ASSIGNMENT | Go through the data and copy every line in which "scientific" appears.

SOURCE RECORDS |
------------------------------------

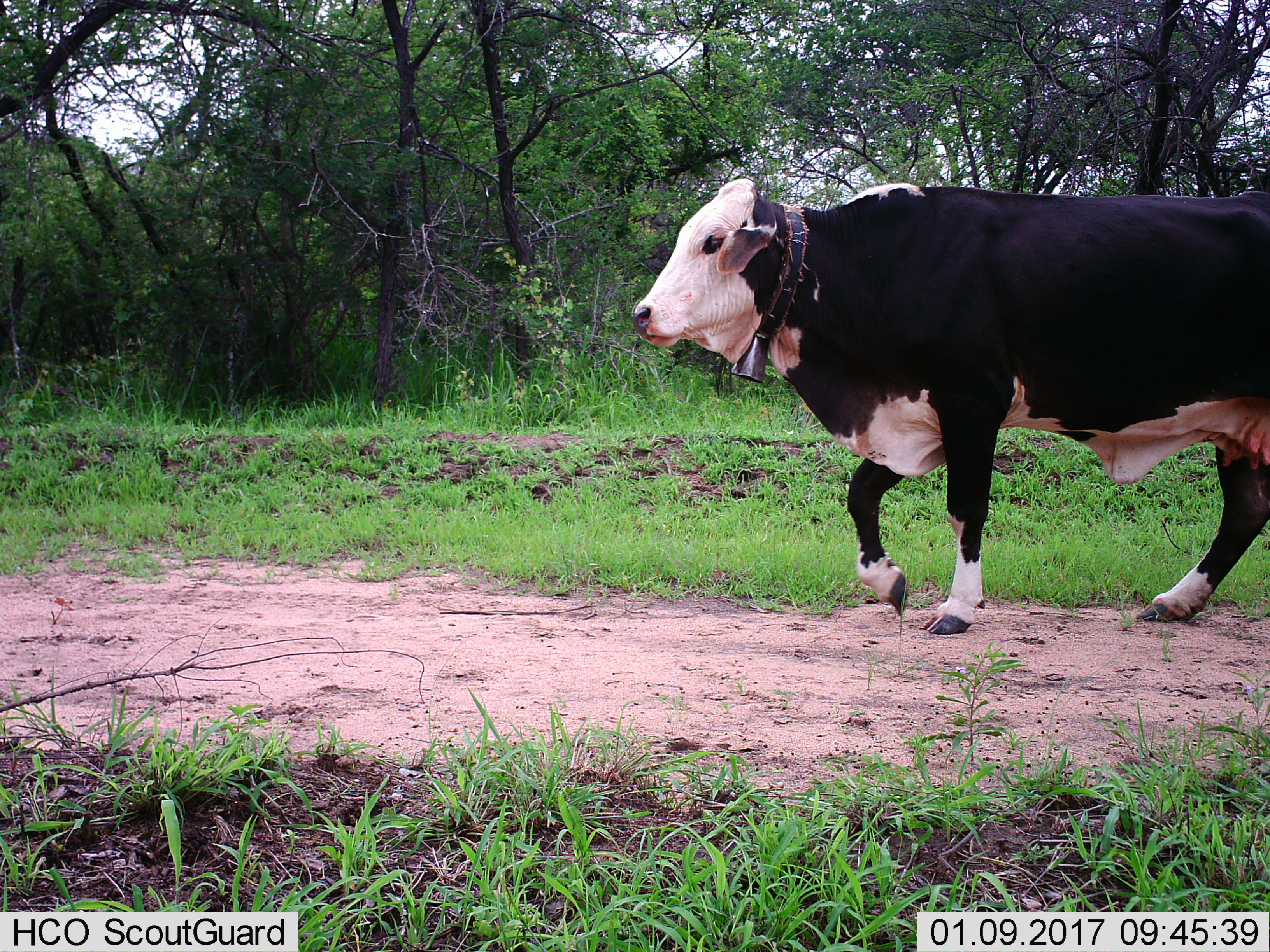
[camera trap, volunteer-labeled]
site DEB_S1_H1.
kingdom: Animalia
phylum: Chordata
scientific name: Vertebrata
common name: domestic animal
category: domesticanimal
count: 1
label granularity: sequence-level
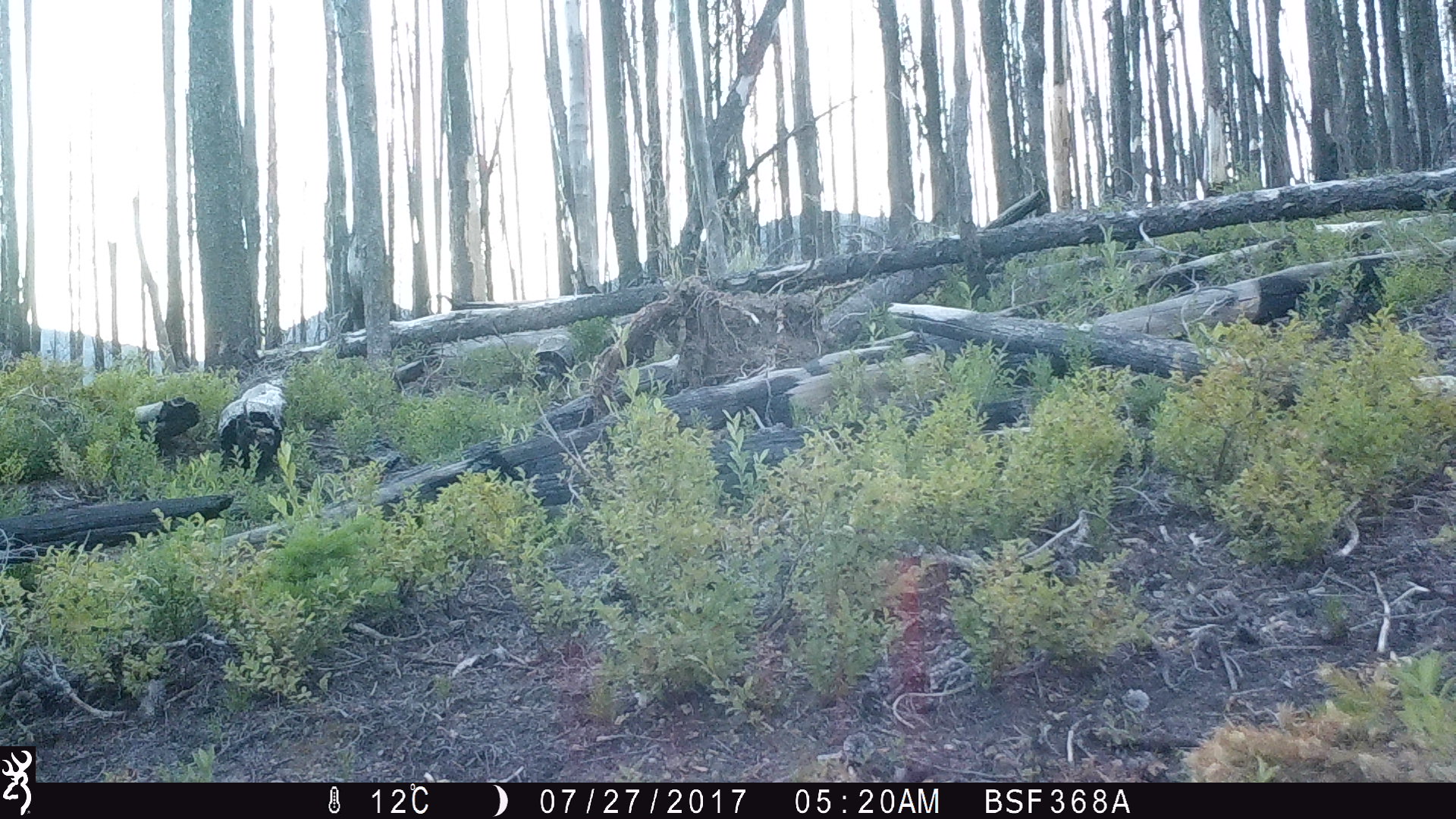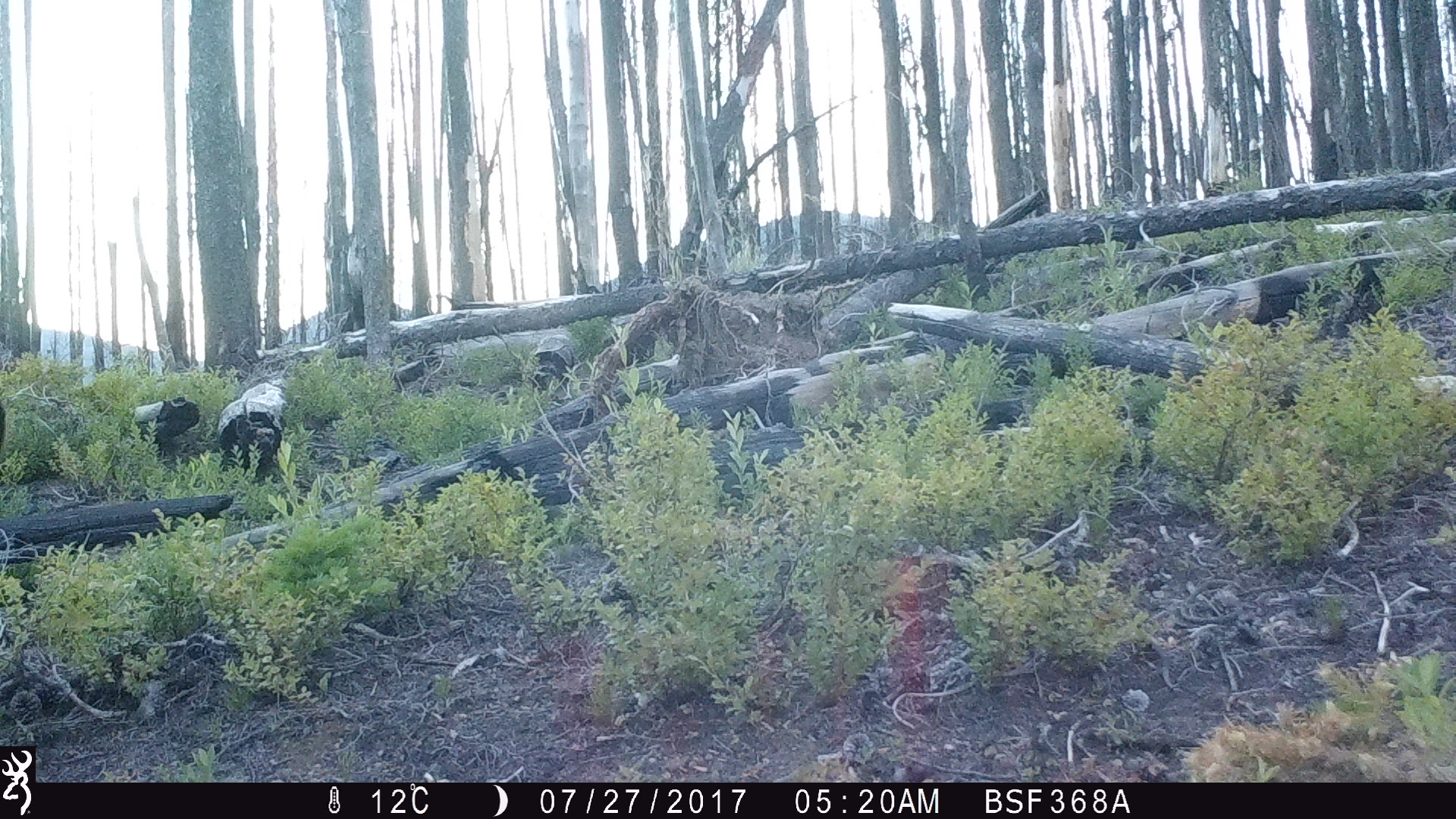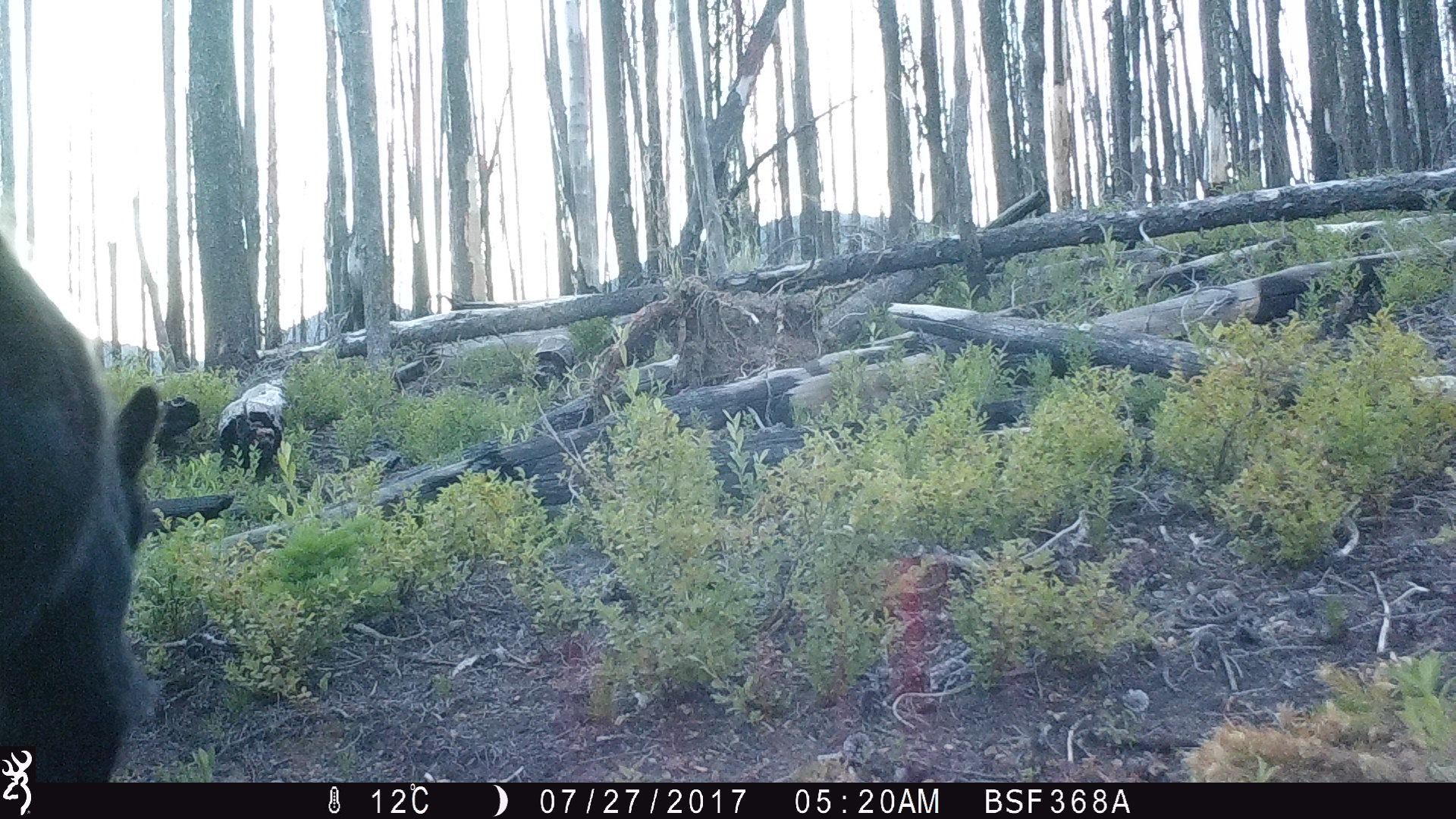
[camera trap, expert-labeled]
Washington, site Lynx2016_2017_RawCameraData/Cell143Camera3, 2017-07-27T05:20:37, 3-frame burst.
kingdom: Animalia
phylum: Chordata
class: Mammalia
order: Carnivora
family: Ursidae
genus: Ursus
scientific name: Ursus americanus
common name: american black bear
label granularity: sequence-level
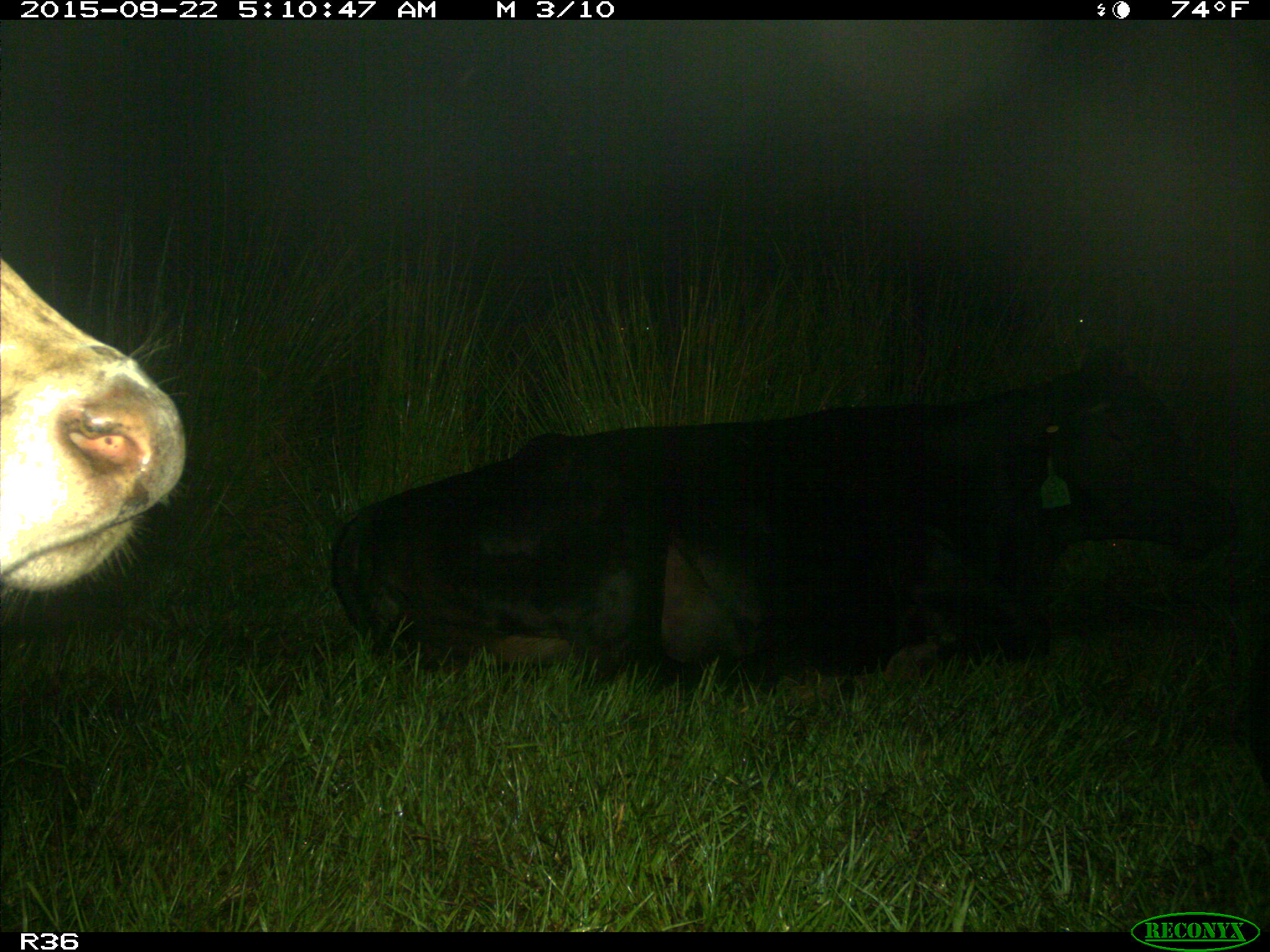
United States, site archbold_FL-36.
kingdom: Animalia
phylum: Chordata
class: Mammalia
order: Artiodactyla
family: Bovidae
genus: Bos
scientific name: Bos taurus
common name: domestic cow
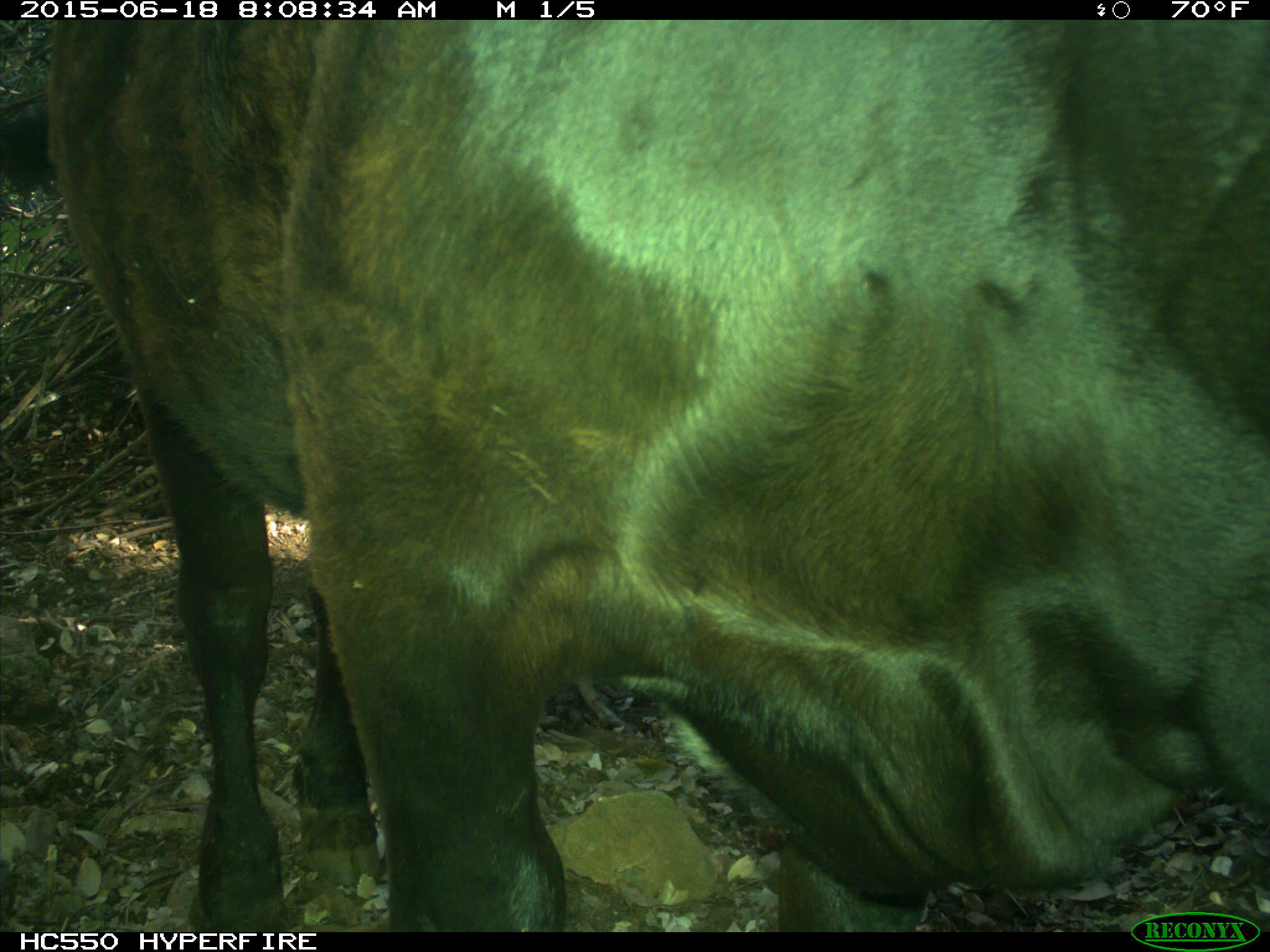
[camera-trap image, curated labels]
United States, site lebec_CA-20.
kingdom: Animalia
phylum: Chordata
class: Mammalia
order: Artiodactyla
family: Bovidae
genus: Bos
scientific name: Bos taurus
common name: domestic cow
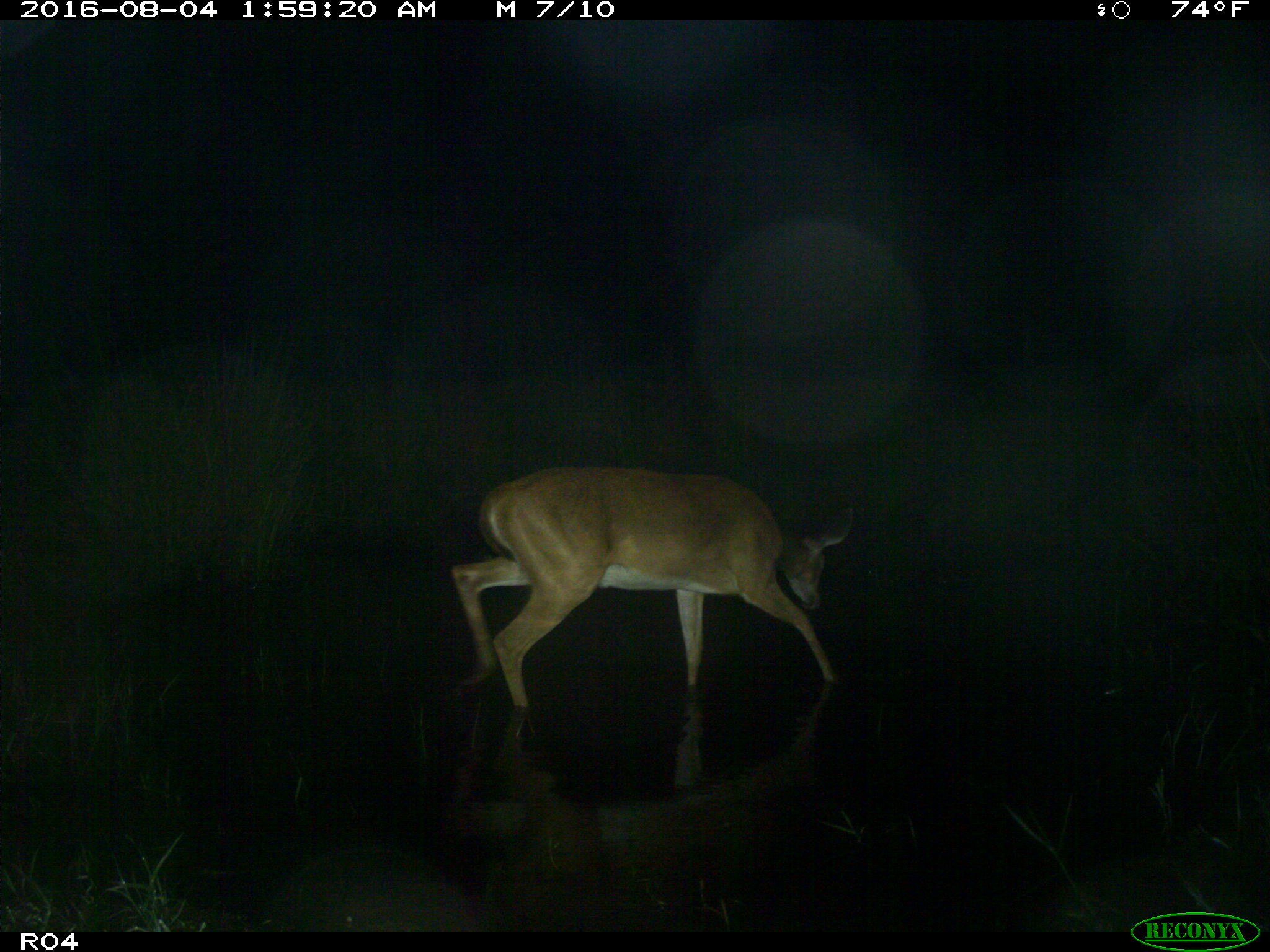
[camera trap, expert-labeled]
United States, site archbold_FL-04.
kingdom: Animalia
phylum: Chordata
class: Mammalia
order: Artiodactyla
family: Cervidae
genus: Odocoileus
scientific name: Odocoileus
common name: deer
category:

------------------------------------

WRITTEN RESPONSE |
scientific name: Vertebrata
scientific name: Ursus americanus
scientific name: Bos taurus
scientific name: Bos taurus
scientific name: Odocoileus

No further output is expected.